Required action:
Update a passage from the forum thread about meets, starting at the words "## Northerner (May 3, 2012)" and ending after "be very welcome!". Put "location" in place of "venue".

Text excerpt:
····················

# Might be a silly question....



## grainger (May 3, 2012)

But what happens at the meets? And is it mainly all people who know each other? 

H x


----------



## Northerner (May 3, 2012)

grainger2b said:


> But what happens at the meets? And is it mainly all people who know each other?
> 
> H x



Hi, it's just an informal get together, nothing planned other than venue and time, and people can come and go as they please. These days there's usually a mix of people that have been to one (or more) before, and people that have come for the first time. Everyone is really friendly, and you don't have to talk about diabetes, but you can if you want! You'd be very welcome! 

We usually choose a Wetherspoons pub because food and drink is cheap and they are usually quite large so can easily accommodate a largish group of people


----------



## grainger (May 29, 2012)

Wow I'm rubbish, Can't believe I didn't respond to say thank you - sorry! and thank you for info. 

If there are any coming up near the Nottingham area I hope to be able to come. Would be good to put some faces to names 

Thanks again.


----------



## Northerner (May 29, 2012)

grainger said:


> Wow I'm rubbish, Can't believe I didn't respond to say thank you - sorry! and thank you for info.
> 
> If there are any coming up near the Nottingham area I hope to be able to come. Would be good to put some faces to names
> 
> Thanks again.



Hehe, no worries  There's a calendar of events here, have a look and see if you might be able to get to one of them - perhaps York or Birmingham?:

http://www.diabetessupport.co.uk/boards/showthread.php?t=22971


----------

····················

Given records:

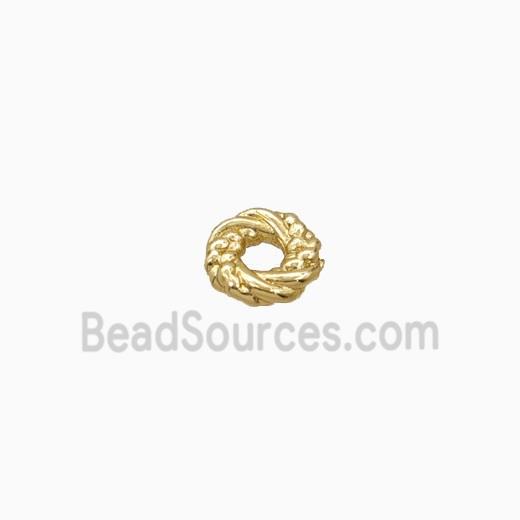 Copper Rings Spacers Beads Gold Plated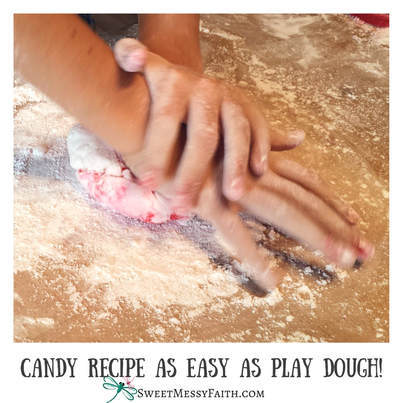 Need a Kid Made Gift? Try this candy recipe that's actually FUN to make!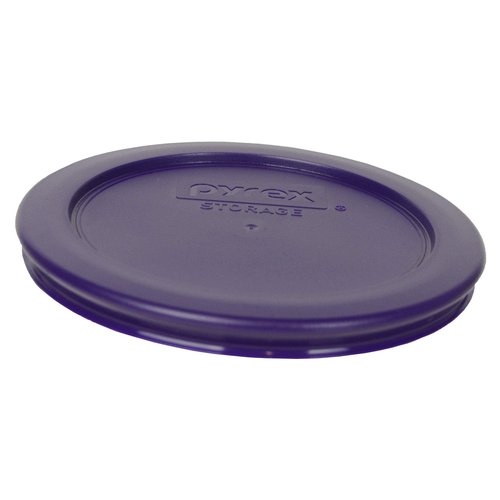 Pyrex (2) 7200 2 Cup Glass Bowls & (2) 7200-PC Plum Purple Food Storage Replacement Lids - Made in USA
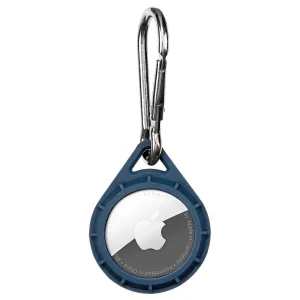 Protector Keychain Case for AirTag Devices - Navy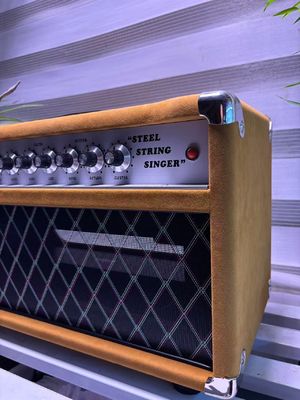 Cabeza de cantante de cuerda de acero de acero 20W 50W 100W con color marrón sueco, gran amplificador modelo SSS proveedor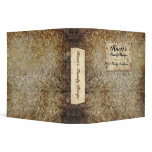 2" Vintage Gold Family Recipe Binder
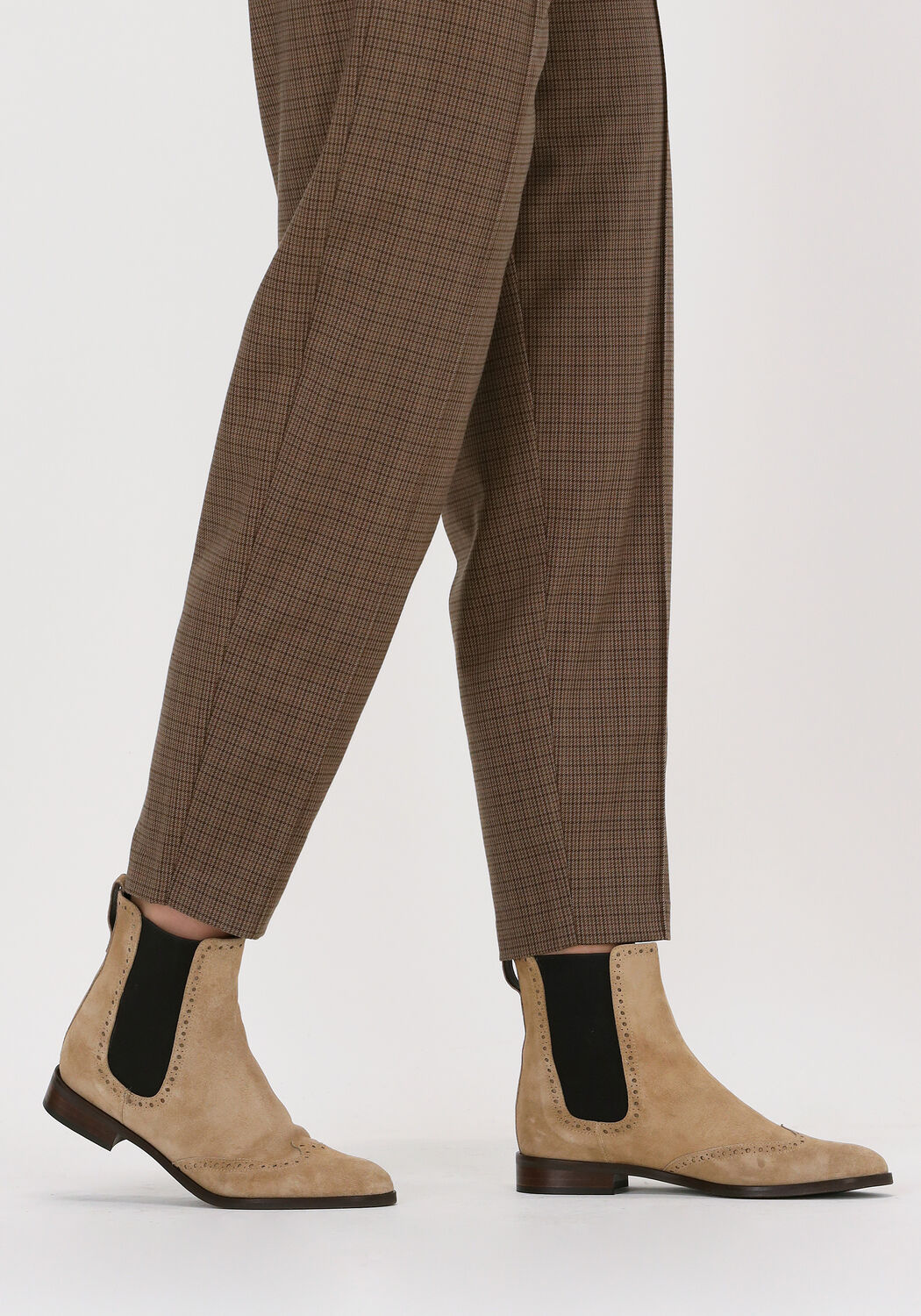 Camel PERTINI Chelsea boots 26207 - large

····················

Answer to this exercise:
## Northerner (May 3, 2012)

grainger2b said:


> But what happens at the meets? And is it mainly all people who know each other?
> 
> H x



Hi, it's just an informal get together, nothing planned other than location and time, and people can come and go as they please. These days there's usually a mix of people that have been to one (or more) before, and people that have come for the first time. Everyone is really friendly, and you don't have to talk about diabetes, but you can if you want! You'd be very welcome!